■ Exercício A ■
Reúna, dentre as entradas apresentadas abaixo, todas as linhas em que aparece a palavra "porch".

■ Trecho do documento ■
Política e economia em um governo ruim

Com minoria congressual e sob a batuta de um ministro tentando rebolar para não descumprir a orientação de aumentar gastos eleitoreiros, Lula 3 entrou em letargia, escreve Eduardo Cunha

Por Eduardo Cunha

Foto: Fabio Rodrigues-Pozzebom/Agência Brasil

Não é novidade para ninguém que o governo Lula é minoritário no Congresso –até mesmo porque todos sabemos que Lula venceu as eleições para presidente em 2022 não por uma vitória das suas ideias ou do seu programa de governo, mas sim pela rejeição pessoal do seu adversário. Isso não significa necessariamente que o eleitor rejeitava as ideias ou o programa de governo derrotado nas urnas.

Ocorre que o Congresso foi eleito com visão majoritária voltada às ideias e programas que perderam a eleição presidencial, mas permanecem predominantes na sociedade, refletindo exatamente o seu tamanho na composição do Congresso, principalmente na Câmara dos Deputados.

Se pesquisarmos números das legislaturas anteriores, verificaremos que a base congressual real, verdadeira seguidora do PT nos mais duros embates, se deu praticamente com o mesmo número de apoiadores ao longo do tempo, não chegando a 140 deputados, número que representa o real tamanho do governo hoje na Câmara.

Eu tive a oportunidade de analisar isso, com detalhes, no meu livro “Tchau, querida: o diário do impeachment“, onde mostrei que o número de votos favoráveis a Dilma no processo de seu impeachment (137) era exatamente dentro desse universo. É o mesmo número obtido em vários outros momentos, onde os embates ficavam restritos entre o PT e os demais.

Logo, não é nenhuma surpresa que o governo atual não consiga constituir maioria em quase nada, sofra contundentes derrotas, só logrando êxito em pautas econômicas com o objetivo de salvar o Orçamento para que ele possa ser compartilhado entre os poderes e não somente para as políticas eleitoreiras do PT, que quer impor a sua agenda no país.

■ Exercício B ■
Retome o artigo acima sobre a minoria do governo Lula no Congresso e dê continuidade a ele a partir de sua última frase.

■ Amostra de dados ■

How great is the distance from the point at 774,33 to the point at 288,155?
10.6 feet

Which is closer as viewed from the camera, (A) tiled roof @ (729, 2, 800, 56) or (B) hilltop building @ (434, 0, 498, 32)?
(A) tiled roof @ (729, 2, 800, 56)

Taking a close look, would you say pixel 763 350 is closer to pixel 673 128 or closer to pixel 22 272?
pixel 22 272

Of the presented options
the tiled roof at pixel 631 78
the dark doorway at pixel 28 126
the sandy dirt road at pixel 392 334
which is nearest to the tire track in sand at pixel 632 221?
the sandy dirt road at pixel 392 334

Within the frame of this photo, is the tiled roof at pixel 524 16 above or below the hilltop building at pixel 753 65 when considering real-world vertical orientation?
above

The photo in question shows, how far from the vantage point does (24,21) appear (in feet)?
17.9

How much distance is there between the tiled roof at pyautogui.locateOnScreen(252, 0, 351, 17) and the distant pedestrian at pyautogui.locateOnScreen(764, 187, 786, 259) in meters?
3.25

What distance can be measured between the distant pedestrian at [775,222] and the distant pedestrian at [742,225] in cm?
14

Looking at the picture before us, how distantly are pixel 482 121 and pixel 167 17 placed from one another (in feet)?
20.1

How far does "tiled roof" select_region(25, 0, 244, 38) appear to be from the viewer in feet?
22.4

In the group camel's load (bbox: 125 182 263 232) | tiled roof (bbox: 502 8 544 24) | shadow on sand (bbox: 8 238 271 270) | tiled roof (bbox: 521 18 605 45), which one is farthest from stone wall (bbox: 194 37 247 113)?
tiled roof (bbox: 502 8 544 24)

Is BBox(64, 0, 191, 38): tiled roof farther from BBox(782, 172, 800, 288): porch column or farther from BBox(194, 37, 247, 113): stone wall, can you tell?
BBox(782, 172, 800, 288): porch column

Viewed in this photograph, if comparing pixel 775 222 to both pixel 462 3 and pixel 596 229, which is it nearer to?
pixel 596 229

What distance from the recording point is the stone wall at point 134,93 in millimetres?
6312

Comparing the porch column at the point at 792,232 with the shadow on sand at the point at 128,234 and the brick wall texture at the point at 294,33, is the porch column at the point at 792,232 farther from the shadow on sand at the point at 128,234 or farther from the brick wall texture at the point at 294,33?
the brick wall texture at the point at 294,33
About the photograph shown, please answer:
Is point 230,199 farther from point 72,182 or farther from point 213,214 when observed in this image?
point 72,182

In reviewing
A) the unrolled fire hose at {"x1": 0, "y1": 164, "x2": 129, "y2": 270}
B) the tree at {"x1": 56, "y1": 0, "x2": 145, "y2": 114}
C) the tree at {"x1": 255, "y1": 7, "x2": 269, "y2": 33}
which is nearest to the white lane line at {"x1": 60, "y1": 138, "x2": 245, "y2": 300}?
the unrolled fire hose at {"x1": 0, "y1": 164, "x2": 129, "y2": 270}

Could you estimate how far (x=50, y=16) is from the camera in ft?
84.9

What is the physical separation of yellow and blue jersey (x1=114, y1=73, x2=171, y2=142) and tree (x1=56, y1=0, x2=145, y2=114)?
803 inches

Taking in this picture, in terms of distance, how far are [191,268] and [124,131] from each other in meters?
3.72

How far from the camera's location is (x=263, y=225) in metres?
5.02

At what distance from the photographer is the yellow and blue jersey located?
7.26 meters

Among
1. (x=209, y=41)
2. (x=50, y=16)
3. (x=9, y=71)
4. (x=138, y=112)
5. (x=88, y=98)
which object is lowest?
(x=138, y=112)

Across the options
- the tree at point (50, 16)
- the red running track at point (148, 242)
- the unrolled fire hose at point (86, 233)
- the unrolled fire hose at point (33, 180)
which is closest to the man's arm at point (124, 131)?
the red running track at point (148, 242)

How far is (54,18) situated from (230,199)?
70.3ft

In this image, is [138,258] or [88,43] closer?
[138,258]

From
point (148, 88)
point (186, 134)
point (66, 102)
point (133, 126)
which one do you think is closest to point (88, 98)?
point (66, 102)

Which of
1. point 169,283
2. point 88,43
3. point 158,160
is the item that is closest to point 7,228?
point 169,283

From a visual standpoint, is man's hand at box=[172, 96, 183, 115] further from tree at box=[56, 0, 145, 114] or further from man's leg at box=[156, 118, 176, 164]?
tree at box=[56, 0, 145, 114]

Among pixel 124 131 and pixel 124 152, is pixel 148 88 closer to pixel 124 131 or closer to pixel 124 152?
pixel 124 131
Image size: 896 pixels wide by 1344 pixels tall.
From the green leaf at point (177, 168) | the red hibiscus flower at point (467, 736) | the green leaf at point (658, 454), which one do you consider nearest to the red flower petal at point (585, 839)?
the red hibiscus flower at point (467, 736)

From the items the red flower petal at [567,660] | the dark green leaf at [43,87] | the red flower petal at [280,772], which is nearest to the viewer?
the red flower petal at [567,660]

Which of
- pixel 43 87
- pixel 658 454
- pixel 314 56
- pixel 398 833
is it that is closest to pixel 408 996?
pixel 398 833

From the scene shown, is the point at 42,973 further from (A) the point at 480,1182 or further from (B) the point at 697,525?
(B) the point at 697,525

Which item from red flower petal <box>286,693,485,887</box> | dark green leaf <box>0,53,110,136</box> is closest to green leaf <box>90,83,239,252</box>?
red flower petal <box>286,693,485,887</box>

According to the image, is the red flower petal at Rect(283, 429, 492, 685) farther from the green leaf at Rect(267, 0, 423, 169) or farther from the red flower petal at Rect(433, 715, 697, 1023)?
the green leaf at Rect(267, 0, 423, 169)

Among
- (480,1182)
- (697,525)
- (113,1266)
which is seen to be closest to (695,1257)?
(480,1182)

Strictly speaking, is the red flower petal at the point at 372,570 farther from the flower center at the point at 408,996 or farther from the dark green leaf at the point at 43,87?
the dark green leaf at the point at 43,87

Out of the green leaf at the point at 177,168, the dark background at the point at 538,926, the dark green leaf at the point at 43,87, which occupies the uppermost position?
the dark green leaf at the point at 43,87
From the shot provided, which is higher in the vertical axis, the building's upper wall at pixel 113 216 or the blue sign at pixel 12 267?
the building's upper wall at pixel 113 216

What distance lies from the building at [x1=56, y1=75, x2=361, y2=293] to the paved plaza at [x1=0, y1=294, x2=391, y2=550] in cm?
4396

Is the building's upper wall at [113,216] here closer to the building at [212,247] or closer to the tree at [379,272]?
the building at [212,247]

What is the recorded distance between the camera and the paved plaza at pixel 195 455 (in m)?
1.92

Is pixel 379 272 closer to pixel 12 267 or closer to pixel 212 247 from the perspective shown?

■ Resposta redigida A ■
Is BBox(64, 0, 191, 38): tiled roof farther from BBox(782, 172, 800, 288): porch column or farther from BBox(194, 37, 247, 113): stone wall, can you tell?
BBox(782, 172, 800, 288): porch column
Comparing the porch column at the point at 792,232 with the shadow on sand at the point at 128,234 and the brick wall texture at the point at 294,33, is the porch column at the point at 792,232 farther from the shadow on sand at the point at 128,234 or farther from the brick wall texture at the point at 294,33?

■ Resposta redigida B ■
Depois dessa introdução, é possível compreender a razão pela qual não adianta dar ministérios a partidos, já que isso não garante resultado favorável a qualquer votação –principalmente aquelas em que o deputado tem de votar contra as ideias que pregou na sua campanha eleitoral, bem como contra a vontade do eleitorado que o elegeu.

Do que adianta ministério para deputado? Na maioria das vezes, absolutamente nada –pois geralmente quem se beneficia do ministério é apenas o ministro.

Veja o exemplo do ministro dos Portos e Aeroportos, onde o seu pai fica comandando informalmente uma empresa do ministério no Rio de janeiro, sendo que o Estado de origem da família é Pernambuco. Outros exemplos poderiam ser dados, mas não é o caso deste artigo.

O que tem de ser ressaltado é que o deputado só procura ministério para defender as suas bases, hoje muito mais asseguradas pelas emendas parlamentares, que não dependem de ministro algum para serem concedidas.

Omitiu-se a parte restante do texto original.